A non-human identity created when a third-party application is granted OAuth access to enterprise systems. It is not a person, but it can act with delegated authority, persist over time, and reach sensitive data if the scope is broad or the integration is poorly governed.
Expanded Definition
An OAuth-connected NHI is an application identity created when a third-party app receives delegated access through OAuth scopes. It can authenticate repeatedly, persist beyond a user session, and act across systems with the authority granted by the original consent.
In practice, this makes the identity closer to a long-lived machine principal than a one-time login. The OAuth grant can represent broad read, write, or offline access, so the real security boundary is not the app name alone but the exact scopes, token lifetime, refresh behavior, and revocation path. Definitions vary across vendors when these identities are grouped with service accounts, app registrations, or delegated tokens, so operators should treat the pattern as an NHI governance issue rather than a narrow IAM label. NIST Cybersecurity Framework 2.0 is useful here because it reinforces asset visibility, access control, and continuous monitoring as operational requirements, even when the identity is not human. The most common misapplication is treating a delegated OAuth grant as temporary user consent when it has actually become a durable, over-privileged enterprise identity.
For deeper NHI context, see the Ultimate Guide to NHIs and the companion explanation of Ultimate Guide to NHIs — What are Non-Human Identities.
Examples and Use Cases
Implementing OAuth-connected NHI governance rigorously often introduces friction during app onboarding and consent review, requiring organisations to weigh integration speed against scope minimisation and revocation discipline.
- A sales productivity app requests mailbox and CRM access to sync records, then continues operating after the original user leaves. This is a classic delegated identity problem, because the grant survives the person who approved it.
- An AI assistant connects to collaboration tools through OAuth and can read messages, create tasks, and post updates. Here the identity is an NIST Cybersecurity Framework 2.0 concern as much as an application feature, because access needs continuous review.
- A partner integration uses offline refresh tokens to maintain automation without re-prompting users. If the token is stolen, the attacker inherits persistent access until the grant is revoked or expires.
- A security team discovers several third-party apps linked to finance and support systems with broad scopes and no owner. This pattern appears often in the Top 10 NHI Issues because inventory gaps hide who can still act.
- A customer support integration is approved for a single workflow but later inherits additional permissions after an API upgrade. The control failure is not the integration itself, but unmanaged scope drift.
These examples show why OAuth-connected NHIs must be reviewed as living identities, not static app settings.
Why It Matters in NHI Security
OAuth-connected NHIs matter because they combine delegated authority with persistence, which creates a fast path from convenience to compromise when visibility is weak. NHI research shows that 85% of organisations lack full visibility into third-party vendors connected via OAuth apps, with 38% reporting no or low visibility and 47% only partial visibility in The State of Non-Human Identity Security. That gap is especially dangerous when scopes are broader than the business task requires, when offboarding is incomplete, or when refresh tokens are never rotated.
OAuth-connected NHIs also show up in public breach narratives when app trust is abused or tokens are stolen. The Salesloft OAuth token breach and the Cisco DevHub NHI breach both illustrate how delegated access can become an enterprise-wide exposure if governance lags behind integration growth. The right response is inventory, scope review, ownership assignment, and fast revocation paths aligned to least privilege and Zero Trust principles. Organisiations typically encounter this identity only after a token leak, an unauthorized API call, or a vendor incident, at which point the OAuth-connected NHI becomes operationally unavoidable to address.

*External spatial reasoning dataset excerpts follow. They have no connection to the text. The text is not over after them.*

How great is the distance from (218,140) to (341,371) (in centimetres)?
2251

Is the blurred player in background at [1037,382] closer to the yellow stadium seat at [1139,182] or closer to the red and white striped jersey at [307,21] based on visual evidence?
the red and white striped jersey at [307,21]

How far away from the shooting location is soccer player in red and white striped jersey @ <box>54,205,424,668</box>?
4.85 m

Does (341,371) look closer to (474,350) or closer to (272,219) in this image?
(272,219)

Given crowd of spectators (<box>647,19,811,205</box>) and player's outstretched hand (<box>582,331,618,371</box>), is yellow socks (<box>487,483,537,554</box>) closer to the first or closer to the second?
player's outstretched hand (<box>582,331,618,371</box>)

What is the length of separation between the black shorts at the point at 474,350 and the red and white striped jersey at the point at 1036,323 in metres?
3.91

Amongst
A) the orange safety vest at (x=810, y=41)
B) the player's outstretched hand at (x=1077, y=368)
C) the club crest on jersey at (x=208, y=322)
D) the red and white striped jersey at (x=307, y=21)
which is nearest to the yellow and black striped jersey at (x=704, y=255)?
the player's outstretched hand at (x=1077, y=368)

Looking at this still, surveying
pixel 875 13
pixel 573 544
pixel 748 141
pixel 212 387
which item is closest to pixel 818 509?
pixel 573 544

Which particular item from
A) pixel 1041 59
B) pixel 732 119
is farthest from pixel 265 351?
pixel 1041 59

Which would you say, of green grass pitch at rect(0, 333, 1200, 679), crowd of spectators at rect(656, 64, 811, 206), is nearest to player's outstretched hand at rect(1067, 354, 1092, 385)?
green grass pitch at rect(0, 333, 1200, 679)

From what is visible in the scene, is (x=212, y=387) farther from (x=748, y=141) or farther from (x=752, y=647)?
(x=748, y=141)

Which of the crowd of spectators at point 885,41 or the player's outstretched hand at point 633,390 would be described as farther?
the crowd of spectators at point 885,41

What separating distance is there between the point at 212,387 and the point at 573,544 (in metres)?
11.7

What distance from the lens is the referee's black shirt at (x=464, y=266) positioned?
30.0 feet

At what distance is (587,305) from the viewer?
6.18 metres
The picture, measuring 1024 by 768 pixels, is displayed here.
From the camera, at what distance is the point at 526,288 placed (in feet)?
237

Standards & Framework Alignment
This section maps relevant standards and security frameworks to the operational risks and controls described in this guidance.

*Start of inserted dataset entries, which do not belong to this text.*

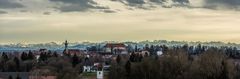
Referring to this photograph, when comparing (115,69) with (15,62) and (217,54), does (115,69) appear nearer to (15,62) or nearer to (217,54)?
(217,54)

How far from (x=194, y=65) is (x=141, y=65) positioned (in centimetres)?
680

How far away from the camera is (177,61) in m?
54.3

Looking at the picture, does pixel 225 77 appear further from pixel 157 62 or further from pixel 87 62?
pixel 87 62

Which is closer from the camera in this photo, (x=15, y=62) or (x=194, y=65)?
(x=194, y=65)

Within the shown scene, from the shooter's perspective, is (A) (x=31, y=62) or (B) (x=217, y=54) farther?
(A) (x=31, y=62)

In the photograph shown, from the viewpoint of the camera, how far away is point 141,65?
5716 cm

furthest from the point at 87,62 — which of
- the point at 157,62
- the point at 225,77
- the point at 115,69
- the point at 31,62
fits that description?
the point at 225,77

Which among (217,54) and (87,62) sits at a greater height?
(217,54)

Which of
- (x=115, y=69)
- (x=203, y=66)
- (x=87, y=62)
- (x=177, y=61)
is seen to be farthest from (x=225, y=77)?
(x=87, y=62)

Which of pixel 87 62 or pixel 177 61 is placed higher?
pixel 177 61

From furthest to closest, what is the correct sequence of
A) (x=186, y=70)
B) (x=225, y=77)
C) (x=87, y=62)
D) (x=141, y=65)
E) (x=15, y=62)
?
(x=87, y=62) < (x=15, y=62) < (x=141, y=65) < (x=186, y=70) < (x=225, y=77)

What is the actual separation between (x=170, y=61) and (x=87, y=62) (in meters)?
52.8

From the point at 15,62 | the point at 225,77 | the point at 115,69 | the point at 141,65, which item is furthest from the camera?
the point at 15,62

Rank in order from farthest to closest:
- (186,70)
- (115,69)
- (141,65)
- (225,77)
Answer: (115,69)
(141,65)
(186,70)
(225,77)
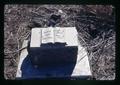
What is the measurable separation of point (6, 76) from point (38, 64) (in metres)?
0.29

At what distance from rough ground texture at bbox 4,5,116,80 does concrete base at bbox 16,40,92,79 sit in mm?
46

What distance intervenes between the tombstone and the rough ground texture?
0.06 meters

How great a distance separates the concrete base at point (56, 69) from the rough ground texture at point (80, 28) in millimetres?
46

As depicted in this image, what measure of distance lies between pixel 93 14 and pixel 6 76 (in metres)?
0.93

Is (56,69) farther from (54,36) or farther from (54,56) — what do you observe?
(54,36)

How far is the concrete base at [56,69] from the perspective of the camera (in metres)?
2.57

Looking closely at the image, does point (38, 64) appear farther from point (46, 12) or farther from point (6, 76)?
point (46, 12)

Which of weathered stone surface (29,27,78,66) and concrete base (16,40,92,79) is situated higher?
weathered stone surface (29,27,78,66)

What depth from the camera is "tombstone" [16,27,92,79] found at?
251cm

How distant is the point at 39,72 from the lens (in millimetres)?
2596

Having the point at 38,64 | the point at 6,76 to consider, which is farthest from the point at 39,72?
the point at 6,76
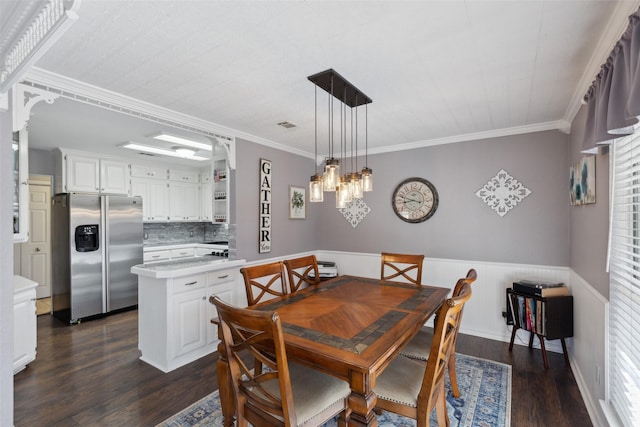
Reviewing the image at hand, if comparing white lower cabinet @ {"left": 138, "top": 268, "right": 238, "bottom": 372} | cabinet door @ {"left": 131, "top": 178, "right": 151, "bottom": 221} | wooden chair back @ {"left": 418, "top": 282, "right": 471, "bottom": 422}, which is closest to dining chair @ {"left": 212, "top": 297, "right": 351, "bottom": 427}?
wooden chair back @ {"left": 418, "top": 282, "right": 471, "bottom": 422}

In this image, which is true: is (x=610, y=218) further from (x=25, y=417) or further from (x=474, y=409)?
(x=25, y=417)

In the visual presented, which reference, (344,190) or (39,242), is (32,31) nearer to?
(344,190)

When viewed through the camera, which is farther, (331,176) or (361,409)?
(331,176)

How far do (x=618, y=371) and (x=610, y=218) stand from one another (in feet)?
2.84

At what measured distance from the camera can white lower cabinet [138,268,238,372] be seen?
2.77 metres

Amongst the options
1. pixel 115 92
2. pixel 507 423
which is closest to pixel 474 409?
pixel 507 423

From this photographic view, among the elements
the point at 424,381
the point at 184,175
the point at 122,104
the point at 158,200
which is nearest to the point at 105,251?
the point at 158,200

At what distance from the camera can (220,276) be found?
127 inches

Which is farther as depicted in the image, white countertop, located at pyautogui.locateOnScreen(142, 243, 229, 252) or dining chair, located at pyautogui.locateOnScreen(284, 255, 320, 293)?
white countertop, located at pyautogui.locateOnScreen(142, 243, 229, 252)

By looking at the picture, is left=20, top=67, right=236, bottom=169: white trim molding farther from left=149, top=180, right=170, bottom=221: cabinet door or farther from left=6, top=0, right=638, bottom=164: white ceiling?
left=149, top=180, right=170, bottom=221: cabinet door

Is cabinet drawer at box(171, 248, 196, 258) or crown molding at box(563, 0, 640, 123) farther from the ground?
crown molding at box(563, 0, 640, 123)

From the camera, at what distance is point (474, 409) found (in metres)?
2.17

OWASP Non-Human Identity Top 10 address the attack and risk surface, while NIST CSF 2.0 and NIST Zero Trust (SP 800-207) set the governance and control requirements practitioners need to meet.

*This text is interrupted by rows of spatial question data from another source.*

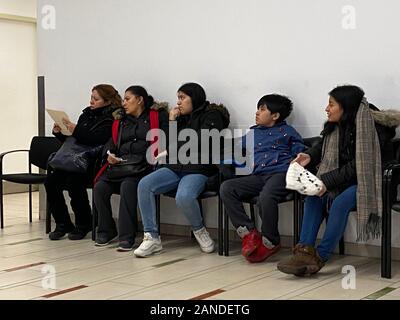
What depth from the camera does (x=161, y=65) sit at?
5.16 meters

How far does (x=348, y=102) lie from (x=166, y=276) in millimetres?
1446

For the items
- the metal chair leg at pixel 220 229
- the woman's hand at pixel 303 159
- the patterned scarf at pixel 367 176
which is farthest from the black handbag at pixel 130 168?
the patterned scarf at pixel 367 176

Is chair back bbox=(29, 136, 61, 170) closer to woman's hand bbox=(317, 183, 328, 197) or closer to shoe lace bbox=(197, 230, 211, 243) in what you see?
shoe lace bbox=(197, 230, 211, 243)

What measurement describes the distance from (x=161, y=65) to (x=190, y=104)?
63 centimetres

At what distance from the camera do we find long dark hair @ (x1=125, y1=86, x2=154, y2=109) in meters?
4.89

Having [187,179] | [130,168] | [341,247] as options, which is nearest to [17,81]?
[130,168]

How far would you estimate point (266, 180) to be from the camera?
166 inches

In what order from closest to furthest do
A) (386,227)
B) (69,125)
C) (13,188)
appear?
1. (386,227)
2. (69,125)
3. (13,188)

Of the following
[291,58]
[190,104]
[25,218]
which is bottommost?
[25,218]

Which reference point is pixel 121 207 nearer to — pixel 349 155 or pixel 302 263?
pixel 302 263

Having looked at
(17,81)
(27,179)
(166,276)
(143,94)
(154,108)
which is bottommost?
(166,276)
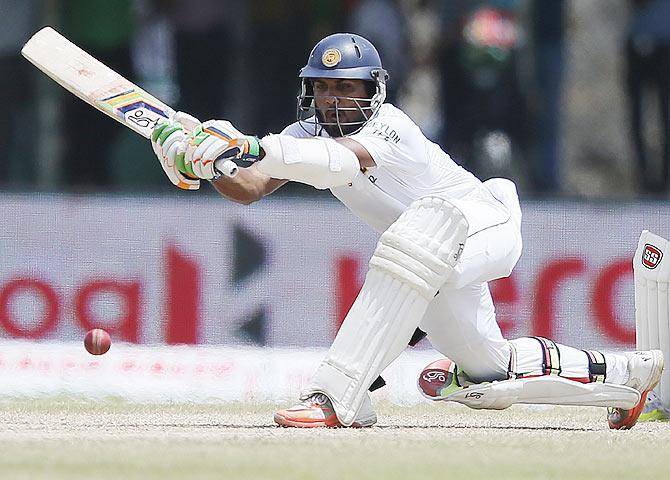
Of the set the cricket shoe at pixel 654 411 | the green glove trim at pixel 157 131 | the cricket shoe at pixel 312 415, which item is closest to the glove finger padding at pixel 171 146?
the green glove trim at pixel 157 131

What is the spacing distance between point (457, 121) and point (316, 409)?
3.60 m

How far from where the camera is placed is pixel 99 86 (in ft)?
15.7

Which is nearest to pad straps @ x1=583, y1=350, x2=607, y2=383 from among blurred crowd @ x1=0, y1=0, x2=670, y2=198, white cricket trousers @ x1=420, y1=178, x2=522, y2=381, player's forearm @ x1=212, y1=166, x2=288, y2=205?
white cricket trousers @ x1=420, y1=178, x2=522, y2=381

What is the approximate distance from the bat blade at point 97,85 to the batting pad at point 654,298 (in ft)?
5.34

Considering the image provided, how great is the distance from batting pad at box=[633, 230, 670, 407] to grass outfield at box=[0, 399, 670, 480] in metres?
0.27

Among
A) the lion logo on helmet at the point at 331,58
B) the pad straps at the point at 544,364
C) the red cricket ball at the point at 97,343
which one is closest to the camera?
the lion logo on helmet at the point at 331,58

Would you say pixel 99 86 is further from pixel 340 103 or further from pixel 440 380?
pixel 440 380

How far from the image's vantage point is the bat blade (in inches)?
183

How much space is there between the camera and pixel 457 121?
778 cm

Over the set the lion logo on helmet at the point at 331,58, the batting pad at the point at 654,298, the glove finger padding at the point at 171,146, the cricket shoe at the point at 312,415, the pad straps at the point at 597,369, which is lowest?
the cricket shoe at the point at 312,415

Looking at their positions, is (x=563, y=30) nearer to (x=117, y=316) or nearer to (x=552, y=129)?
(x=552, y=129)

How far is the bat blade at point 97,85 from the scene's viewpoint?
465cm

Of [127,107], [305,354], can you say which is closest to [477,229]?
[127,107]

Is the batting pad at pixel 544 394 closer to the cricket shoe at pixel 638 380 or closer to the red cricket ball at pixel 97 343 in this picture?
the cricket shoe at pixel 638 380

| Framework | Control / Reference | Relevance |
|---|---|---|
| OWASP Non-Human Identity Top 10 | NHI-02 | OAuth grants are long-lived machine identities and fit secret and token governance controls. |
| NIST CSF 2.0 | PR.AC-4 | Least-privilege access governance applies directly to app-consent based identities. |
| NIST Zero Trust (SP 800-207) | VA-3 | Zero Trust relies on continuous verification of non-human access and authorization context. |
Track delegated OAuth apps, scope them tightly, and revoke unused or risky grants quickly.